Persons of strong character are usually the happiest. They do not blame others for troubles that can be traced to their own actions and lack of understanding. They know that no one has the power to add to their happiness or detract from it, unless they themselves allow the adverse thoughts or wicked actions of others to affect them.

A strong determination to be happy will help you. Do not wait for your situation to change, thinking that therein lies the trouble. Try to be happy under all circumstances. If your happiness sometimes seems dependent on certain conditions, then change your circumstances so that you will be happy all the time.

Don’t be bound by set rules, as there are exceptions to every rule. Perhaps you say, “If this or that happens, I shall be very contented.” Don’t wait. Snatch the highest prize of happiness that is within your reach now, for the will-o’-the wisp of hoping for happiness, and thereby postponing it, leads you through many sloughs of disappointment.

Happiness grows by what feeds it. Learn to be happy by being happy all the time. John said, “If I get money, I shall be happy.” After he became wealthy, he said, “I shall be happy if I get rid of my acute indigestion.” His indigestion was cured, but he thought, “If I get a wife, I shall be happy.”

* Directions for this task *
Write the next part of the passage on happiness, picking up right after its final sentence. The data after this play no part in the work.

* Given material *
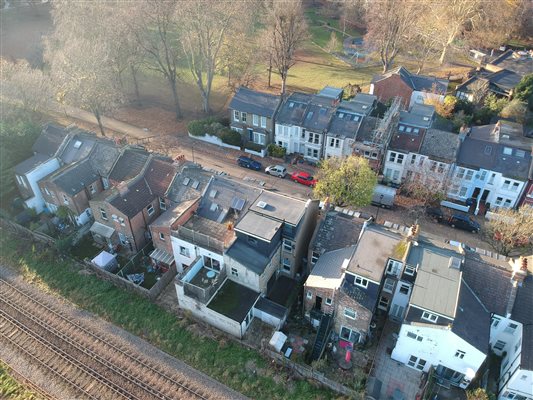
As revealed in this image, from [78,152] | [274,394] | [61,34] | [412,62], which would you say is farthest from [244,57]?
[274,394]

* Solved problem *
Marriage brought him nothing but unhappiness. His second  marriage was worse than the first. He thought that he would be happier if he divorced his second wife, also, so he did. Now, at the age of seventy, he thought, “I shall never be happy unless I can be youthful again.” In this way people try, but they never reach their goal of happiness.

Make up your mind that you will be happy whether you are rich or poor, healthy or unhealthy, happily married or unhappily married, young or old, smiling or crying. Don’t wait for yourself, your family, or your surroundings to change before you can be happy within yourself. Make up your mind to be happy within yourself, right now, whatever you are, or wherever you are.

Modern man takes pride in his scientific approach to reality. Let me then make this proposal: that you analyze life itself—in a laboratory, as it were. Americans love to experiment, so why not experiment on yourselves: on your attitudes toward life, on your thoughts and behavior?

Find out what life is, and how human life might be improved. Discover what people most deeply want in life, and what is the best way for them to achieve their hearts’ desire. Find what it is they most want to avoid, and how they might, in future, avoid this unwelcome “guest.”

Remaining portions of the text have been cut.